Company earnings growth has also been solid.
“Revenue of $228.5 million in the second quarter of 2021, an increase of 21.6% compared to revenue of $187.9 million in the second quarter of 2020. Product revenue of $146.9 million in the second quarter of 2021, an increase of 26.4% from the second quarter of 2020, primarily driven by a 41.5% increase in acceptances,” as noted in a company release.
“Gross margin of 16.3% in the second quarter of 2021, an increase of 2.3 percentage points compared to gross margin of 14.0% in the second quarter of 2020, primarily driven by improved product cost and favorable sales mix from growth in product and electricity.”
Activision Blizzard (ATVI)
Beaten down, Activision Blizzard could see massive upside, especially as we head into the 2021 holiday season. We also have to consider that video game sales aren’t slowing – and won’t slow for some time. In the first half of the year, video game sales were up to $28.9 billion – up 15% year over year, according to the NPD Group.
According to the NPD Group, video game sales were 30% in the first quarter of the year rising to $14.92 billion. “Video game content (which includes new games, expansions, and DLC) went up by 25% to a total of 12.8 billion, while video game accessories (including microtransactions) went up 42%,” reports The Gamer. For the second quarter, gaming sales totaled $14 billion — a 2% increase year over year.
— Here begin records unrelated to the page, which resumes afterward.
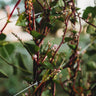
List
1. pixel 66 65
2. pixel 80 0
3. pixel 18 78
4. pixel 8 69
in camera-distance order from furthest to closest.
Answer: pixel 18 78 < pixel 8 69 < pixel 80 0 < pixel 66 65

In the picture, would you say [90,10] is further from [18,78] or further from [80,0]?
[18,78]

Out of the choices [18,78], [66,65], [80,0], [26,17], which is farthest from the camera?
[18,78]

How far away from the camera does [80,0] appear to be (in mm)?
605

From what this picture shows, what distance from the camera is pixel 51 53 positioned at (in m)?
0.41

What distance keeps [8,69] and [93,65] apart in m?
0.63

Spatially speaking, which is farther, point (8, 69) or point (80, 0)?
point (8, 69)

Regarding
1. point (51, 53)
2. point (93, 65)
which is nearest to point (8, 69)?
point (93, 65)

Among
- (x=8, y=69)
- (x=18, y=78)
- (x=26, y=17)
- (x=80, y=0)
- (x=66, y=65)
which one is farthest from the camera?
(x=18, y=78)

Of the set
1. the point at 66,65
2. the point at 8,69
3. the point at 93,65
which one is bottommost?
the point at 8,69

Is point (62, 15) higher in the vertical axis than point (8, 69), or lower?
higher

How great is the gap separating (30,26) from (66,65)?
0.18 m

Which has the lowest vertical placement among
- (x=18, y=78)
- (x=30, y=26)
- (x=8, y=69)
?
(x=18, y=78)

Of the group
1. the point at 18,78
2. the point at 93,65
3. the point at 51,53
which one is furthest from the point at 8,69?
the point at 51,53

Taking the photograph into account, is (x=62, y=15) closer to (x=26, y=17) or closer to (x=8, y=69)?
(x=26, y=17)
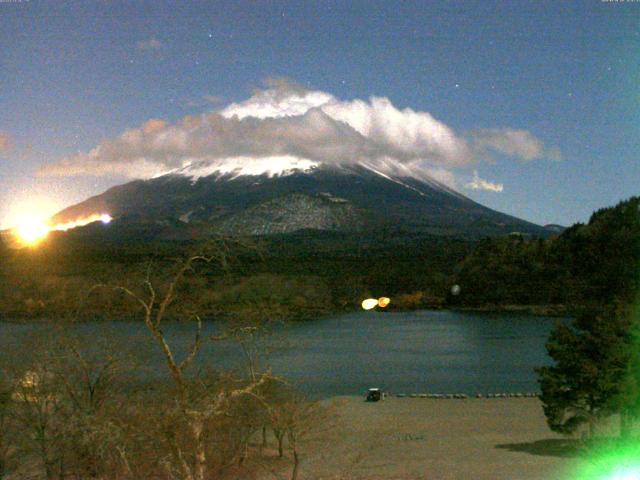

In addition, “For the quarter ended June 30, 2021, Activision Blizzard’s net revenues presented in accordance with GAAP were $2.30 billion, as compared with $1.93 billion for the second quarter of 2020. GAAP net revenues from digital channels were $2.03 billion. GAAP operating margin was 42%. GAAP earnings per diluted share were $1.12, as compared with $0.75 for the second quarter of 2020. On a non-GAAP basis, Activision Blizzard’s operating margin was 44% and earnings per diluted share were $1.20, as compared with $0.81 for the second quarter of 2020,” as noted by the company.